[Lustre-discuss] [robinhood-support] robinhood error messages

LEIBOVICI Thomas thomas.leibovici at cea.fr
Wed Nov 24 04:20:32 PST 2010


Hi Thomas,

We already stated this, basically after the filesystem was blocked for a 
while, or after an OSS had crashed.
If it is stuck for too long (default timeout is 1 hour), robinhood tries 
to cancel its operation on current directory and continues with the next 
one.
Maybe it didn't recover successfuly from this cancellation, and you 
receive those messages since that badly happened.

To avoid this problem, you can increase the timeout to a very high 
value, to make sure it is never reached (e.g. xxx days).
In that case, robinhood will remain stuck as long as its current 
operation in Lustre is blocked,
and it will resume the current operation as soon as Lustre is back.

You can change this timeout by setting the "scan_op_timeout" parameter 
in the "FS_Scan" section of config file.

┄┄┄┄┄┄┄┄┄┄

■ Given instruction 1 ■
From the robinhood forum reply, write out the stretch from "In that case, robinhood" through "Lustre is back.".
■ Given instruction 2 ■
In the robinhood forum reply, why does raising the timeout to a very high value help?
You won't need the entries after the robinhood forum reply.

■ Information provided ■
┄┄┄┄┄┄┄┄┄┄

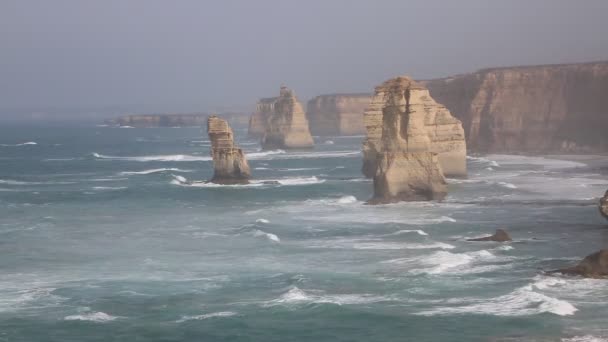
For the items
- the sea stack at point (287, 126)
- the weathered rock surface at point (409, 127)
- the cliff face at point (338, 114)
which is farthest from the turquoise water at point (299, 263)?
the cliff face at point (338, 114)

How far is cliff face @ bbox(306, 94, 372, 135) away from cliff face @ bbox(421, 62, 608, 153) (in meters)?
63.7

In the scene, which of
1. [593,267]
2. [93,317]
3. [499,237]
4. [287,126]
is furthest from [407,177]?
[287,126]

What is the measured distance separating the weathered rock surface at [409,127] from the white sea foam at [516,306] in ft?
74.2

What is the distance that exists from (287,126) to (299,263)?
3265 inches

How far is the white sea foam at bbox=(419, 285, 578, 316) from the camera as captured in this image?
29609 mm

┄┄┄┄┄┄┄┄┄┄

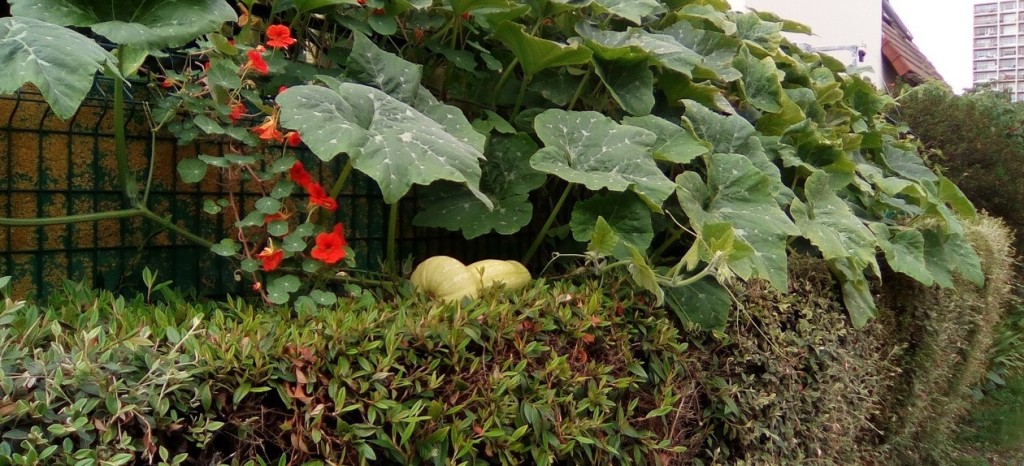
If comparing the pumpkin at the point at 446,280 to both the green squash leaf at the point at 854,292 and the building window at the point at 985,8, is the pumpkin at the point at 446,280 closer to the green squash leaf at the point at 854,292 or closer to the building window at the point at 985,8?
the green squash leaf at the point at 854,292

┄┄┄┄┄┄┄┄┄┄

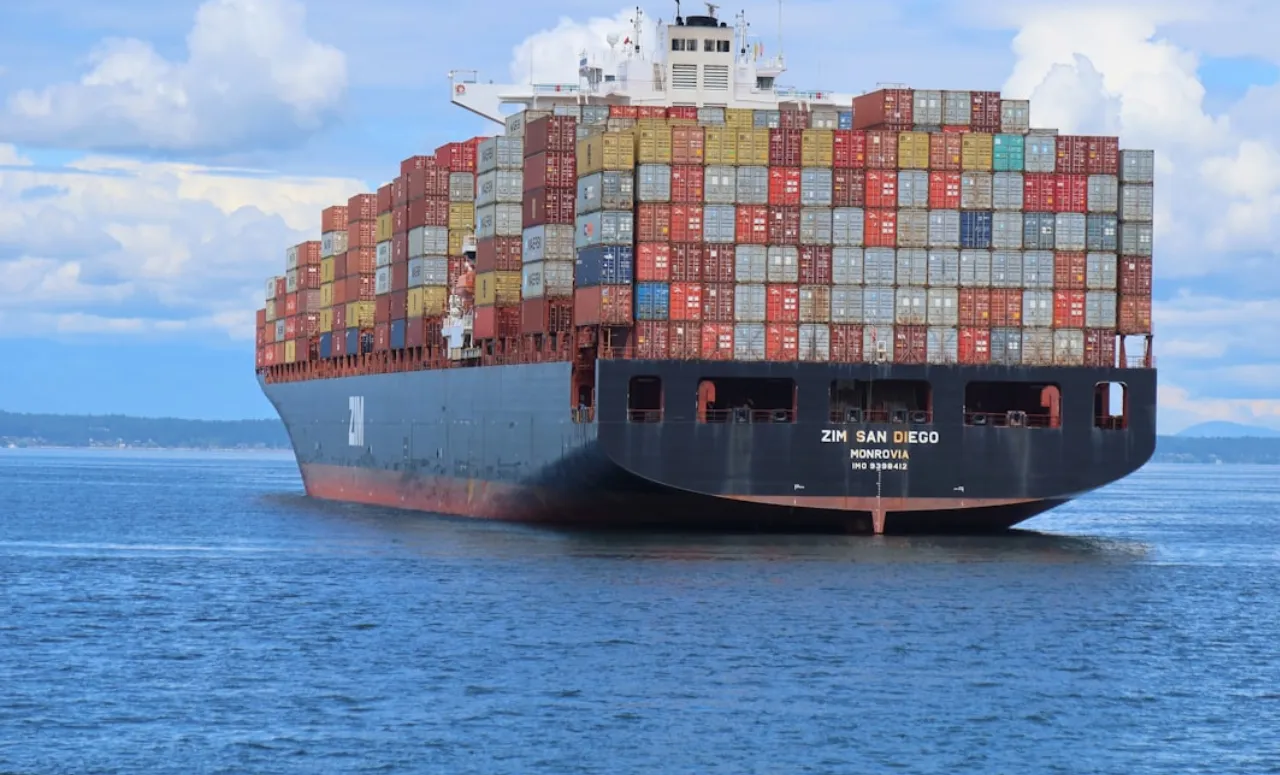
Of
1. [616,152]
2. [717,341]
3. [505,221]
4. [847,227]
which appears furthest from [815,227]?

┄┄┄┄┄┄┄┄┄┄

■ Full answer 1 ■
In that case, robinhood will remain stuck as long as its current 
operation in Lustre is blocked,
and it will resume the current operation as soon as Lustre is back.

■ Full answer 2 ■
A very high timeout is never reached, so robinhood doesn't cancel its operation on the current directory. That cancellation may not recover successfully, and the error messages can start after it. Instead, robinhood stays stuck while its Lustre operation is blocked and resumes as soon as Lustre is back.